Perawatan Burung Ketika Mabung
Tugas anda sebagai pemilik burung kesayangannya, harus pandai dan dapat menjaga kondisi dan ketenangan murai batu, jangan sampai membuatnya terusik (terganggu), berikut perlakuan khusus murai batu selama masa mabung :
- Hindari murai batu bertemu langsung dengan sesama jenis yang lainnya, agar menjaga murai batu selalu dalam kondisi tenang.
- Krodong kandang burung murai batu, dan dijauhkan dari kebisingan (gaduh) dan brisik yang dibuat oleh faktor lingkungan, bertujuan agar burung tidak mudah stres.
- Mandikan burung murai batu hanya cukup 1 minggu sekali saja. Dan lakukan penjemuran hanya dalam waktu 30 menit saja.
- Tambahkan ef (extra fooding) kroto 1 sendok teh diseiap pagi hari, karena dapat membantu proses metabolisme tubuh dalam penumbuhan bulu baru.
- Tambahkan multivitamin dalam air minumnya, dengan dosis 2 kali dalam 1 minggu.
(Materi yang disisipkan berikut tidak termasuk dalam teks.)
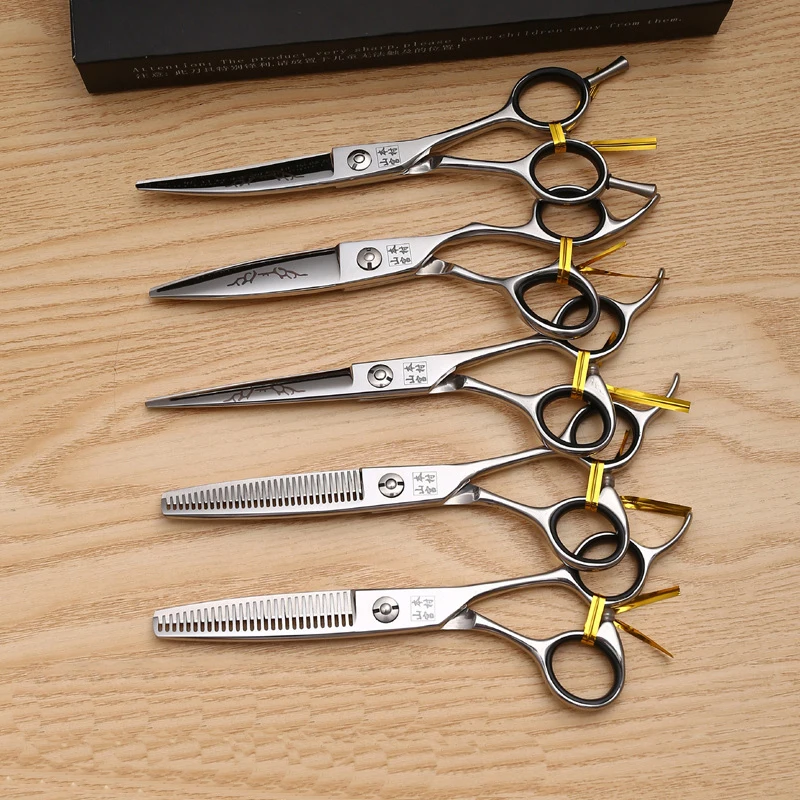 SR 9CR 001 парикмахерские инструменты для стрижки волос Профессиональные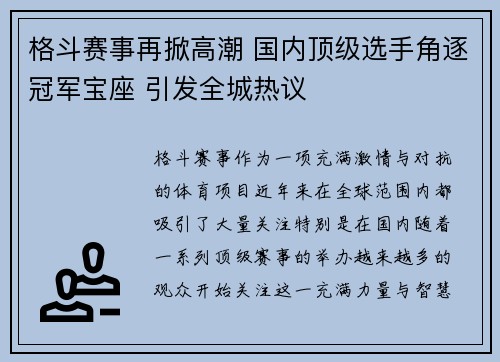 格斗赛事再掀高潮 国内顶级选手角逐冠军宝座 引发全城热议 格斗赛事再掀高潮 国内顶级选手角逐冠军宝座 引发全城热议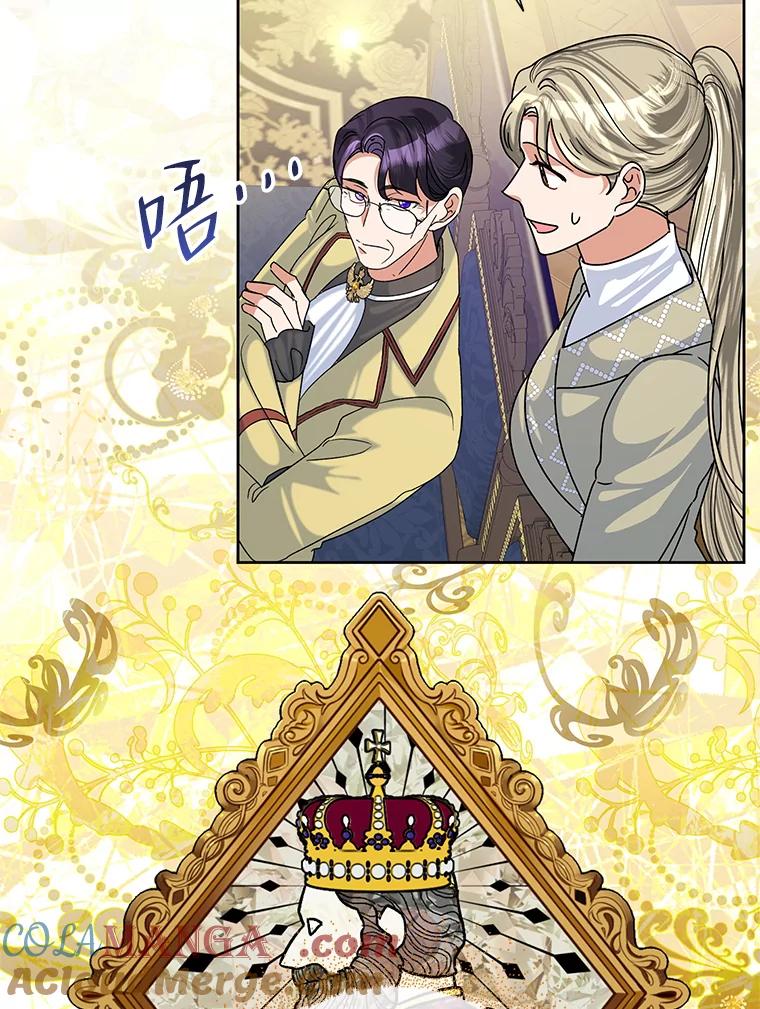 《恶女今天也很快乐 K》第47话 第53页
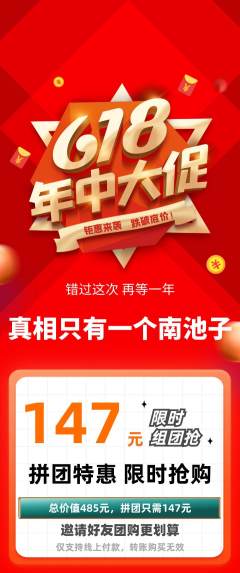 剧本杀拼团商品阶梯团年中大促活动配图海报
Jangan lupa selalu menjaga kebersihan kandang murai batu setiap harinya.
- Tahap pemasteran burung yang sedang mabung sangatlah dianjurkan (wajib) untuk dimastering, karena dengan kondisi burung yang sedang mabung lebih banyak menyimak dan mendengarkan suara ocehan masteran burung lainnya dengan penuh konsentrasi.